I'll lurk in those bright corners, after I update my files for coming posts. Much thanks.

Chatting is chatter. Quite pointless and insignificant. Good only for the ego, ergo NOT GOOD. (That sentence turned out nice!)

Further upvotes on this comment stream are now strictly forbidden, and will be dealt with harshly. Cheers for now.

lol - And my vote is so high now. I was on a roll- awake too long and finally passed out. I'm going over to freewrite and upvote some of my friends on that tag.

The only need I can see for chat is something like technical discussions where "real people" would not be interested or would be led astray by not understanding what is going on. But here they are like party rooms - lets all go get drunk and we'll post on steemit if we need to have a fight and downvote each other.
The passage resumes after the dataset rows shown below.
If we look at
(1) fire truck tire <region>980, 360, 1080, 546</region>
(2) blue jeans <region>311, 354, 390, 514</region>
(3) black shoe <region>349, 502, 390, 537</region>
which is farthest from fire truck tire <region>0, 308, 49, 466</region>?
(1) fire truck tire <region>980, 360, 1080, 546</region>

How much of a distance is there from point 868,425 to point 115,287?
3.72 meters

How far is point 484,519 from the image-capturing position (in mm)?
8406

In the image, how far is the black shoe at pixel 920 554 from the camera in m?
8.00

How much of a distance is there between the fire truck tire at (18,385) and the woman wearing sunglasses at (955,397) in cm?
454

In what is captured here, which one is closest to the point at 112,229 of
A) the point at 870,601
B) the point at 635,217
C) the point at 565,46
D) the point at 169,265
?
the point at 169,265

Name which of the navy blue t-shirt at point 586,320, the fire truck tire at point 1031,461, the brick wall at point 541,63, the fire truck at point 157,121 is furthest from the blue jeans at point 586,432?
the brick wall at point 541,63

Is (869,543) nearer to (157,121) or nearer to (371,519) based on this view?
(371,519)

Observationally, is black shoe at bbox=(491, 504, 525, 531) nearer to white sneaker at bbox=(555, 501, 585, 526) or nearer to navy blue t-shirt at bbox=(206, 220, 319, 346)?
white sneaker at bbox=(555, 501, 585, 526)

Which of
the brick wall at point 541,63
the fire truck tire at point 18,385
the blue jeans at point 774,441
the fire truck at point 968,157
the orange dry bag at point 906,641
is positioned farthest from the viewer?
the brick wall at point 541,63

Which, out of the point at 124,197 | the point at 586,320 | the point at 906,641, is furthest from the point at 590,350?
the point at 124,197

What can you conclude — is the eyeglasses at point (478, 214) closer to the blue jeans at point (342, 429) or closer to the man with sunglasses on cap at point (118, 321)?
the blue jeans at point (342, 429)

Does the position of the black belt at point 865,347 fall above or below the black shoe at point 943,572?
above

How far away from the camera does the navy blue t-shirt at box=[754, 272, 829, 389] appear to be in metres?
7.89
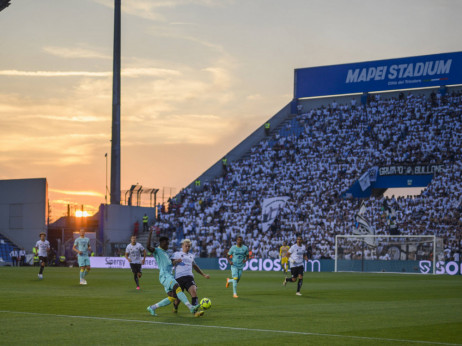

Such a waste!

You are in Singapore? That's one I have not gotten to as I heard it was very expensive?? North America is a loss right now, bad food, police state, bad economy and mean people. I'm so glad I'm out and recommend anyone to leave.

No. I was in Singapore from 2012 till July this year. Yes, it's fairly expensive (particularly rent, car, alcohol and tobacco), but one can also find great cheap food everywhere, taxis and public transportation is cheap.

It gets quite a few tourists, but I don't see the attraction. On the other hand, it's an all round great place to live. But only if you're making money.

My home country of Canada is OK, but its economy will tank along with the US / EU / Japan economies in 2018 or so. I'm sure the entire world will suffer from the coming crash, but countries such as these in SE Asia are still growing, and they have much more cohesive societies than in the west, so I believe they might survive relatively unscathed, and hopefully thrive.

The sense of family and community is very striking to me here. They work in "gangs." Every task has 4 employees plus onlookers. Back in the states it's every man for himself. In my first hotel in the first week, the cleaning ladies were in the elevator riding up and down for about an hour scrubbing like crazy with toothbrushes and so happy! I had to keep going up and down and they were just thrilled to see me each time and got out to give me room when I had a big load of junk I was taking up.

I used to be in management and I was thinking of who I could have ever convinced to do this job - and so happily! It was one of my shocking moments here, as is entering a 711 at 3 am and finding 10 people thrilled to be tearing the place apart to scrub it and greeting me like their long-lost cousin.